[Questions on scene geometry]
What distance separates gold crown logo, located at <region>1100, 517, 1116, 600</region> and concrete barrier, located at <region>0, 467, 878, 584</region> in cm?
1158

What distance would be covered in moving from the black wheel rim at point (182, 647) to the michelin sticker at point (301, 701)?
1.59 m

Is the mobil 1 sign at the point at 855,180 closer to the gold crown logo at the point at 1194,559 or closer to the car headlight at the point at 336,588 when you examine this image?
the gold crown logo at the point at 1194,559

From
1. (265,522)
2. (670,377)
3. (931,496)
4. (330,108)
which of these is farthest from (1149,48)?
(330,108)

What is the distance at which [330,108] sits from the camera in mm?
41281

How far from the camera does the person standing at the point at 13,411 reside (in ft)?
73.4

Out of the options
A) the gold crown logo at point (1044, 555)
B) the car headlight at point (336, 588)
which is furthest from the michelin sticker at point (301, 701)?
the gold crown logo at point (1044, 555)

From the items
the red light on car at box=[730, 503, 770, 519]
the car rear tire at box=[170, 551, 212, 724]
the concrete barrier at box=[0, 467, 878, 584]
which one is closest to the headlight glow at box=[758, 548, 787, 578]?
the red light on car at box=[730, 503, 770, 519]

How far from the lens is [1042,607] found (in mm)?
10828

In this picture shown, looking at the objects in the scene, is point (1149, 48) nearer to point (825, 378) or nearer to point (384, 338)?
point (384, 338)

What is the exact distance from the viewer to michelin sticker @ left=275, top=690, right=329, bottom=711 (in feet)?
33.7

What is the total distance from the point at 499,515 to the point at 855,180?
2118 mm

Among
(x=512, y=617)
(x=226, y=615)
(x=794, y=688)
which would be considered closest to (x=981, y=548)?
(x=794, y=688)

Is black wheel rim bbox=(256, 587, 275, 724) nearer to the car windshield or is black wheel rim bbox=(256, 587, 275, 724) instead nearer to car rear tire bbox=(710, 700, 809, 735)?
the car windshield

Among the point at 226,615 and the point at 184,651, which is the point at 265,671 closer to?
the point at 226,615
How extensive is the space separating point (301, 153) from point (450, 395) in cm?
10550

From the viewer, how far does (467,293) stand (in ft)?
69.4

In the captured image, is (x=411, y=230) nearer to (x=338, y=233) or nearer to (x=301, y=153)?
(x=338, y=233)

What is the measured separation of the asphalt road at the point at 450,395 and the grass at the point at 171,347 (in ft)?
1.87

§ REQUIREMENT
Print every row above again, character for character, with no changes.

§ COMPLETE RESPONSE
What distance separates gold crown logo, located at <region>1100, 517, 1116, 600</region> and concrete barrier, located at <region>0, 467, 878, 584</region> in cm?
1158

What distance would be covered in moving from the black wheel rim at point (182, 647) to the michelin sticker at point (301, 701)?
1.59 m

Is the mobil 1 sign at the point at 855,180 closer to the gold crown logo at the point at 1194,559 or closer to the car headlight at the point at 336,588 when you examine this image?
the gold crown logo at the point at 1194,559

From
1. (265,522)
2. (670,377)
3. (931,496)
4. (330,108)
which of these is farthest from (1149,48)?
(330,108)

What is the distance at which [330,108] sits from the camera in mm?
41281

How far from the camera does the person standing at the point at 13,411 reside (in ft)?
73.4

Out of the options
A) the gold crown logo at point (1044, 555)
B) the car headlight at point (336, 588)
which is furthest from the michelin sticker at point (301, 701)?
the gold crown logo at point (1044, 555)

From the items
the red light on car at box=[730, 503, 770, 519]
the car rear tire at box=[170, 551, 212, 724]
the concrete barrier at box=[0, 467, 878, 584]
which one is closest to the headlight glow at box=[758, 548, 787, 578]?
the red light on car at box=[730, 503, 770, 519]

How far from the lens is [1042,607] found (in mm)?
10828

In this picture shown, looking at the objects in the scene, is point (1149, 48) nearer to point (825, 378) or nearer to point (384, 338)?
point (384, 338)

What is the exact distance from the viewer to michelin sticker @ left=275, top=690, right=329, bottom=711 (in feet)?
33.7

What is the total distance from the point at 499,515 to the point at 855,180?
2118 mm

Among
(x=512, y=617)
(x=226, y=615)
(x=794, y=688)
which would be considered closest to (x=981, y=548)?
(x=794, y=688)

Is black wheel rim bbox=(256, 587, 275, 724) nearer to the car windshield or is black wheel rim bbox=(256, 587, 275, 724) instead nearer to car rear tire bbox=(710, 700, 809, 735)?
the car windshield

Among the point at 226,615 and the point at 184,651, which is the point at 265,671 closer to?
the point at 226,615
How extensive is the space separating point (301, 153) from point (450, 395) in cm?
10550

From the viewer, how far does (467,293) stand (in ft)?
69.4

In the captured image, is (x=411, y=230) nearer to (x=338, y=233) or nearer to (x=301, y=153)?
(x=338, y=233)

What is the measured separation of the asphalt road at the point at 450,395 and the grass at the point at 171,347 (in ft)?
1.87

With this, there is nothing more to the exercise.